Ericson 23-2

Development
- Designer: Bruce King
- Location: United States
- Year: 1975
- No. built: 270
- Builder: Ericson Yachts
- Role: Cruiser
- Name: Ericson 23-2

Boat
- Displacement: 3,100 lb (1,406 kg)
- Draft: 3.67 ft (1.12 m)

Hull
- Type: monohull
- Construction: fiberglass
- LOA: 22.92 ft (6.99 m)
- LWL: 19.50 ft (5.94 m)
- Beam: 7.92 ft (2.41 m)
- Engine: outboard motor

Hull appendages
- Keel: fin keel
- Ballast: 1,200 lb (544 kg)
- Rudder: transom-hung rudder

Rig
- Rig type: Bermuda rig
- I foretriangle height: 29.00 ft (8.84 m)
- J foretriangle base: 10.16 ft (3.10 m)
- P mainsail luff: 25.33 ft (7.72 m)
- E mainsail foot: 7.50 ft (2.29 m)

Sails
- Sailplan: masthead sloop
- Mainsail area: 94.99 sq ft (8.825 m^{2})
- Jib/genoa area: 1,147.32 sq ft (106.590 m^{2})
- Total sail area: 242.31 sq ft (22.511 m^{2})

Racing
- PHRF: 225 (average)

= Ericson 23-2 =

Sailboat class

The Ericson 23-2 is an American trailerable sailboat that was designed by Bruce King as a cruiser and first built in 1975.

The design was originally marketed by the manufacturer as the Ericson 23, but is now usually referred to as the Ericson 23-2 to differentiate it from the earlier 1969 Ericson 23-1 design.

==Production==
The design was built by Ericson Yachts in the United States from 1975 until 1979, with 270 boats completed, but it is now out of production.

==Design==
The Ericson 23-2 is a recreational keelboat, built predominantly of fiberglass, with wood trim. It has a masthead sloop rig, a raked stem, an angled transom, a transom-hung rudder controlled by a tiller and a fixed fin keel or keel and centerboard. The centerboard model was by far more popular.

The boat is normally fitted with a small 3 to 6 hp outboard motor for docking and maneuvering.

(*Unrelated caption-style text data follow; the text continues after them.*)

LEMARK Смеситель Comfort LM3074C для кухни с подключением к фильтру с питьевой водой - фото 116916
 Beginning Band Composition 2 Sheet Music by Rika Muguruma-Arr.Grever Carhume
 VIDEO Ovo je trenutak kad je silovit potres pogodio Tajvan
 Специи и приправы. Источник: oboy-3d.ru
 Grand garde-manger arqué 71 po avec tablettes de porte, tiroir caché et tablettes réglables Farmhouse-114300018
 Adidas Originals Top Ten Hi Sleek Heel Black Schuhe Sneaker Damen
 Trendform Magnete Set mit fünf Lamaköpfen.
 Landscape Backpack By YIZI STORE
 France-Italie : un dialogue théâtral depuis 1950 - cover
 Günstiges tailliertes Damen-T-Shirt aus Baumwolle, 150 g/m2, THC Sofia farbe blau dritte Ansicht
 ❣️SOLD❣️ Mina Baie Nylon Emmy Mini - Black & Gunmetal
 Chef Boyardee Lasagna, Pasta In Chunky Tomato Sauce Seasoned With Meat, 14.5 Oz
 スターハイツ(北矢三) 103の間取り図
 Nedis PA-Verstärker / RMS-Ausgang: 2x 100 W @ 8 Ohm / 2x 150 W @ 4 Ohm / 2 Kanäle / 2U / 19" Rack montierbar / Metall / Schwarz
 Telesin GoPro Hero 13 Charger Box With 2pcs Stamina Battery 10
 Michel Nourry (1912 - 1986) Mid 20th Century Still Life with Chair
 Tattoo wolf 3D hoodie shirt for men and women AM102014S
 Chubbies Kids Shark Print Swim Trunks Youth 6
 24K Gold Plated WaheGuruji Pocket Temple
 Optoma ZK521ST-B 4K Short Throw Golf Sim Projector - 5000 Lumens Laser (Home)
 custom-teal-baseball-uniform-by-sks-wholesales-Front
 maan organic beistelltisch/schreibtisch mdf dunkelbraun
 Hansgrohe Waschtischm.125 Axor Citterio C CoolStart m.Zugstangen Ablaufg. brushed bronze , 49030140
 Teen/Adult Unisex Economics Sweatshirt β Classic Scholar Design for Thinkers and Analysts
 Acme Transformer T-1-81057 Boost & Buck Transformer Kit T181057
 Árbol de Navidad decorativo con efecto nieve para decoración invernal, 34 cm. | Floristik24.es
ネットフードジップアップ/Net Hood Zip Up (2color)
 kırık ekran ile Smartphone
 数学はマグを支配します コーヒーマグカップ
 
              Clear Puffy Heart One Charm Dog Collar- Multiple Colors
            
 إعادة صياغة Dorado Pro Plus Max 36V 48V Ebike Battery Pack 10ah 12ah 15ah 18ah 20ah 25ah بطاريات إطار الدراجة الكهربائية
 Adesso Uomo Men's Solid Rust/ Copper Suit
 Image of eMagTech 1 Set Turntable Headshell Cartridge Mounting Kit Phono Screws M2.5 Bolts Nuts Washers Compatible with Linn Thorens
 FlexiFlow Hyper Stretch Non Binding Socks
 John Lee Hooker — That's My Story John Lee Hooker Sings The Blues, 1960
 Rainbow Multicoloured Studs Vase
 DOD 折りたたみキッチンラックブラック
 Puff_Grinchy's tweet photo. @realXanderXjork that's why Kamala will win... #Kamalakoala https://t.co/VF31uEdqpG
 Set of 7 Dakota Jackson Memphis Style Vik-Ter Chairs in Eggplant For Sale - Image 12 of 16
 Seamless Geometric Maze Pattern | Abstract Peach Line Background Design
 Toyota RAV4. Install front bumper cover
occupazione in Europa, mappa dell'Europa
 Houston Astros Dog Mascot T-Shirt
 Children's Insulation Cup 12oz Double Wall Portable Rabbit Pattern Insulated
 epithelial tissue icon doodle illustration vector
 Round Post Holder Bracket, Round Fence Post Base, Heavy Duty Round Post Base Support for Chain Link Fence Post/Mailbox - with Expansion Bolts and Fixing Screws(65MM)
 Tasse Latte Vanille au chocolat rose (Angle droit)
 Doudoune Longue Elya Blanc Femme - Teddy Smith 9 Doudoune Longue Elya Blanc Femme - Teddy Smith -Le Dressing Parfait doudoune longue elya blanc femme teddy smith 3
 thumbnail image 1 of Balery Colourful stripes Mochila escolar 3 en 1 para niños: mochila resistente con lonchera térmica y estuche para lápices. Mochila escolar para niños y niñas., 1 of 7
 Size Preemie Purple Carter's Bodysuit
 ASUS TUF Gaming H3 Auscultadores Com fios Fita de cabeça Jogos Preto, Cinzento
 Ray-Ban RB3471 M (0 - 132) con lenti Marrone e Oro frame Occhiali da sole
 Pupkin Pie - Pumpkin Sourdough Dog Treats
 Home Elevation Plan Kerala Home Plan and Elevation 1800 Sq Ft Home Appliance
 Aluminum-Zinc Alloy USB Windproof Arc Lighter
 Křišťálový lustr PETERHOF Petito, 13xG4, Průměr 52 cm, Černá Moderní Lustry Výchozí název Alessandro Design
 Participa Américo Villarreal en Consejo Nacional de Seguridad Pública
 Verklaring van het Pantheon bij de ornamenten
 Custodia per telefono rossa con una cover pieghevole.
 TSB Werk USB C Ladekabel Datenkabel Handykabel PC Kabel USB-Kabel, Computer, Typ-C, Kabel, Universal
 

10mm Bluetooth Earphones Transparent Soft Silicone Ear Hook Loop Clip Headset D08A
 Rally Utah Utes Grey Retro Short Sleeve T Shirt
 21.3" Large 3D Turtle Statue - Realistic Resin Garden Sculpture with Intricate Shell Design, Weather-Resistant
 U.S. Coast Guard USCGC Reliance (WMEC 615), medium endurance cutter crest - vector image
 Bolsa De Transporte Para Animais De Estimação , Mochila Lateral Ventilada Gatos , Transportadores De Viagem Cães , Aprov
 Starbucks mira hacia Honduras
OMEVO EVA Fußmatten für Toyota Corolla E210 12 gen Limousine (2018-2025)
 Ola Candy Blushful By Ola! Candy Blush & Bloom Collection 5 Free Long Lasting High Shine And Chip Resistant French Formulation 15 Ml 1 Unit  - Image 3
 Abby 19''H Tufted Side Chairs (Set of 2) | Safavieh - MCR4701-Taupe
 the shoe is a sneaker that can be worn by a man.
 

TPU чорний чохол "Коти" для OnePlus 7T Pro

The design has sleeping accommodation for four people, with a double "V"-berth in the bow cabin and two straight settee quarter berths in the main cabin. The galley is located on the starboard side just forward of the companionway ladder. The galley is equipped with a two-burner stove and a sink. The head is located just aft of the bow cabin on the port side. Cabin headroom is 51 in.

The design has a hull speed of 5.9 kn.

==Variants==
- Ericson 23-2 fin keel
This model displaces 3100 lb and carries 1200 lb of lead ballast. The boat has a draft of 3.67 ft with the standard keel. The boat has a PHRF racing average handicap of 216 to 234, with an average of 225.
- Ericson 23-2 keel and centerboard
This model displaces 3200 lb and carries 1300 lb of ballast. The boat has a draft of 5.16 ft with the centerboard down and 1.92 ft with it retracted, allowing operation in shallow water or ground transportation on a trailer. The boat has a PHRF racing average handicap of 222 to 243, with an average of 234.

==Operational history==
In a 2007 review in Sailing Magazine, John Kretschmer wrote, "both versions of the Ericson 23 are good-looking boats. Each has a sweet, subtle sheerline, moderate freeboard and a sexy, sloping cabintrunk with two small portlights. The most obvious difference between models, aside from the centerboard, is the rudder. MK IIs have a transom-hung rudder while the MK I has the more common rudderpost mounted through the cockpit sole. The MK II deck is also a bit more flush, and the cockpit coaming boards of the MK I were exchanged for molded coamings. Although the MK II has a higher aspect sailplan, the mast on both boats is a beefy aluminum section, especially for a small boat, and is a bit of a load to hoist from the trailer, at least until you get the hang of it. Ericson used the same mast section on its 23, 25 and 27 models. The rig on the MK II translates into around 240 square feet of working sail area and that provides plenty of horsepower for the 3,200-pound Ericson 23. The MK II also came with a fixed keel however, as noted earlier, most were centerboard models. Naturally these latter models were easier for launching from a trailer and the less than 2-foot board-up draft makes the shallowest channels navigable. An optional hoist allows easy adjustment of the rudder, reducing drag downwind and depth for thin water sailing."